Des traces de vie découvertes dans un lac de l'Antarctique relancent le débat sur la vie extraterrestre. Europe, satellite de Jupiter, recèle aussi des étendues d'eau sous la glace. C'est l'un des sites les plus énigmatiques de la planète. Un lieu inviolé, invisible, glacé, qui pourrait abriter des formes de vie encore totalement inconnues. Il s'agit du lac Vostok, une immense étendue d'eau gisant sous des glaciers de l'Antarctique de l'Est, un écosystème isolé de l'atmosphère et de la lumière depuis au moins un million d'années. Pour les astronomes, cette petite mer invisible est un échantillon de ce qui se trame sur Europe, la petite lune de Jupiter, où l'on pense avec de plus en plus de raisons qu'existe un océan clapotant sous une croûte de glace.

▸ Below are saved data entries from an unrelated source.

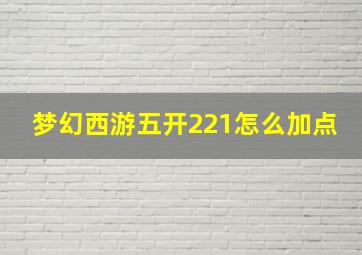 梦幻西游五开221怎么加点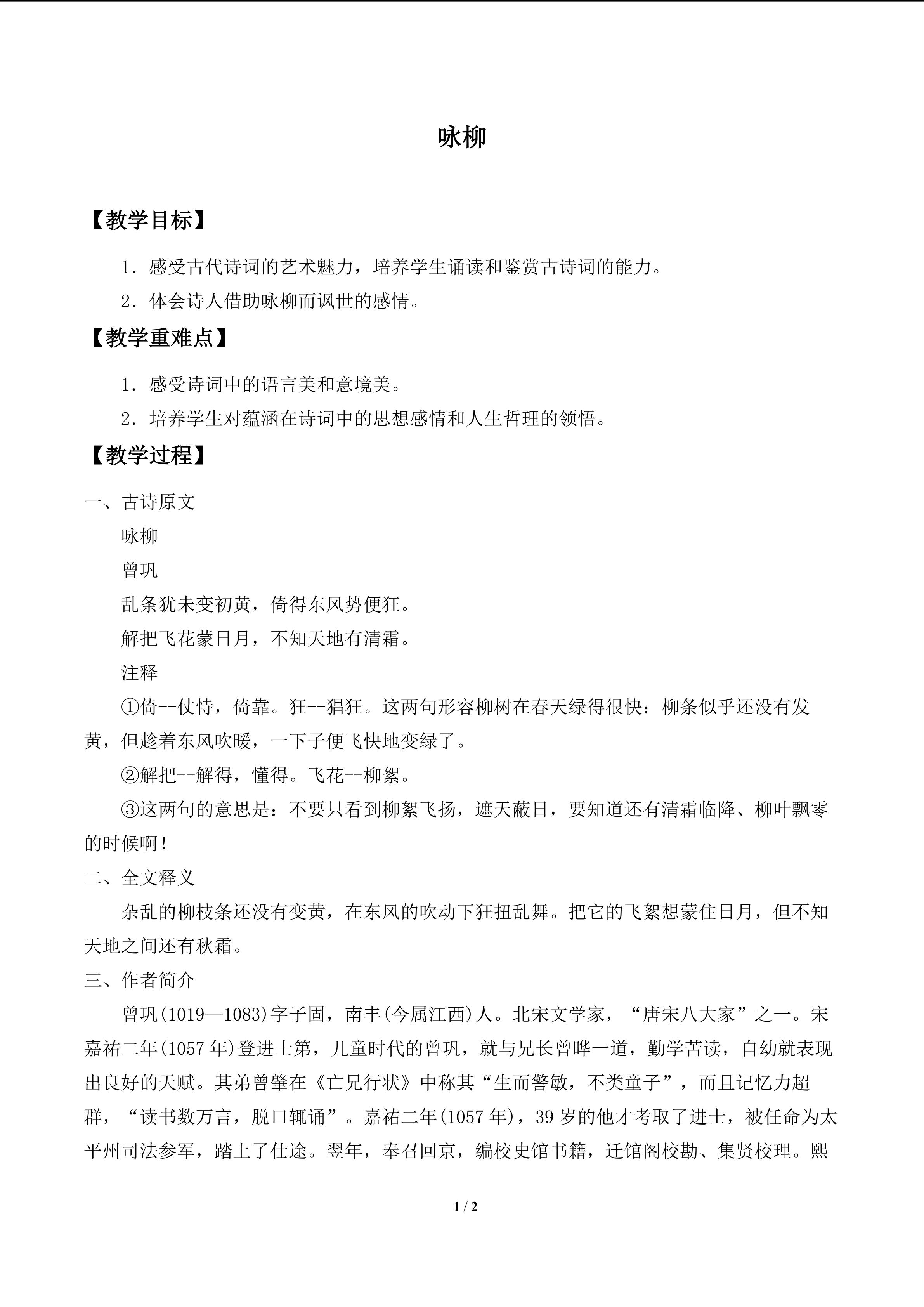 咏柳

【教学目标】

1．感受古代诗词的艺术魅力，培养学生诵读和鉴赏古诗词的能力。

2．体会诗人借助咏柳而讽世的感情。

【教学重难点】

1．感受诗词中的语言美和意境美。

2．培养学生对蕴涵在诗词中的思想感情和人生哲理的领悟。

【教学过程】

一、古诗原文

咏柳

曾巩

乱条犹未变初黄，倚得东风势便狂。

解把飞花蒙日月，不知天地有清霜。

注释

①倚--仗恃，倚靠。狂--猖狂。这两句形容柳树在春天绿得很快：柳条似乎还没有发黄，但趁着东风吹暖，一下子便飞快地变绿了。

②解把--解得，懂得。飞花--柳絮。

③这两句的意思是：不要只看到柳絮飞扬，遮天蔽日，要知道还有清霜临降、柳叶飘零的时候啊！

二、全文释义

杂乱的柳枝条还没有变黄，在东风的吹动下狂扭乱舞。把它的飞絮想蒙住日月，但不知天地之间还有秋霜。

三、作者简介

曾巩(1019—1083)字子固，南丰(今属江西)人。北宋文学家，“唐宋八大家”之一。宋嘉祐二年(1057年)登进士第，儿童时代的曾巩，就与兄长曾晔一道，勤学苦读，自幼就表现出良好的天赋。其弟曾肇在《亡兄行状》中称其“生而警敏，不类童子”，而且记忆力超群，“读书数万言，脱口辄诵”。嘉祐二年(1057年)，39岁的他才考取了进士，被任命为太平州司法参军，踏上了仕途。翌年，奉召回京，编校史馆书籍，迁馆阁校勘、集贤校理。熙

1 / 2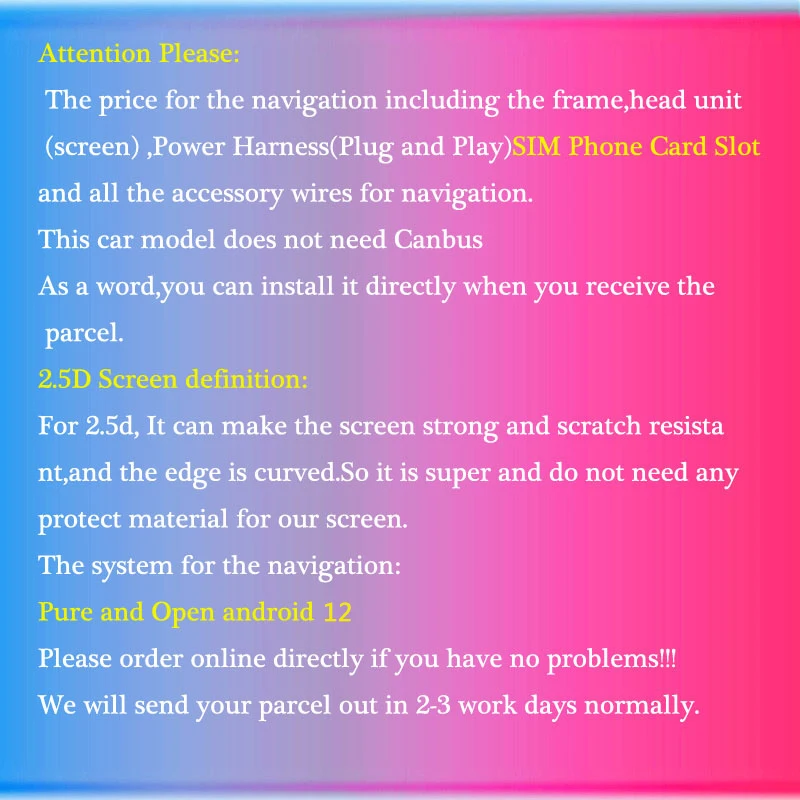 Attention Please:
The price for the navigation including the frame,head unit (screen) ,Power Harness(Plug and Play)SIM Phone Card Slot and all the accessory wires for navigation.
This car model does not need Canbus
As a word,you can install it directly when you receive the parcel.
2.5D Screen definition:
For 2.5d, It can make the screen strong and scratch resista nt,and the edge is curved.So it is super and do not need any protect material for our screen.
The system for the navigation:
Pure and Open android 12
Please order online directly if you have no problems!!!
We will send your parcel out in 2-3 work days normally.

En 1993, le radar du satellite européen d'observation terrestre ERS1 dévoilait la présence d'une étendue d'eau grande comme presque deux fois la Corse ensevelie sous quelque 3750 mètres de glaces à proximité de la station Russe Vostok, où ont été enregistrées les températures les plus basses du globe (jusqu'à -89°C). Avec une surface de 14000 km2 et un volume d'eau estimé de 1800 km3, c'est de toute évidence le plus vaste et le plus profond des quelque 80 lacs Antarctiques déjà recensés sous la calotte glaciaire.
En 1998, une collaboration russe, française et américaine effectue une campagne de carottage à Vostok, qui descend jusqu'à -3623 mètres, s'arrêtant à 120 mètres au-dessus de l'immense réservoir naturel, afin de ne pas contaminer le lac. Cette carotte, la plus profonde jamais réalisée, permet aux laboratoires de paléoclimatologie de reconstituer l'histoire du climat au cours des 400000 dernières années. "Mais en étudiant cette carotte, raconte Jean-Robert Petit, chercheur au Laboratoire de glaciologie et géophysique de l'environnement de Grenoble, nous nous sommes aperçus que vers -3540 mètres et jusqu'à -3750 mètres, nous avions foré une couche de glace particulière, qui visiblement avait fondu puis regelé. Nous sommes à présent certains que cette eau glacée est passée par le lac." Sans violer la pureté du lac, les scientifiques ont désormais dans les mains un témoin des mystères de Vostok. "Cette glace de regel contient des éléments du lac, des sels et probablement des microbes", poursuit Jean-Robert Petit. Ce sont ces microbes, cette vie extrême espérée par tous, qui ont été l'objet d'analyse de la part de deux équipes américaines dirigées par John Priscu de l'université du Montana et David Karl de l'université de Hawaii.
Deux équipes de biologistes américains annoncent dans Science (10 décembre) qu'ils ont des indices importants prouvant que la vie prospère dans le lac. Une découverte qui fait immédiatement fantasmer les tenants d'une vie extraterrestre.
Sous les microscopes électroniques et dans les bacs d'incubation, la promesse a été tenue. Des bactéries par centaines ont été recensées par les deux équipes. Des bactéries qui prouveraient que la vie grouille littéralement dans le lac Vostok. L'équipe de David Karl compte ainsi 200 à 300 microbes par gramme, tandis que l'équipe de John Priscu avance le chiffre de 1000 à 10000 microbes par gramme.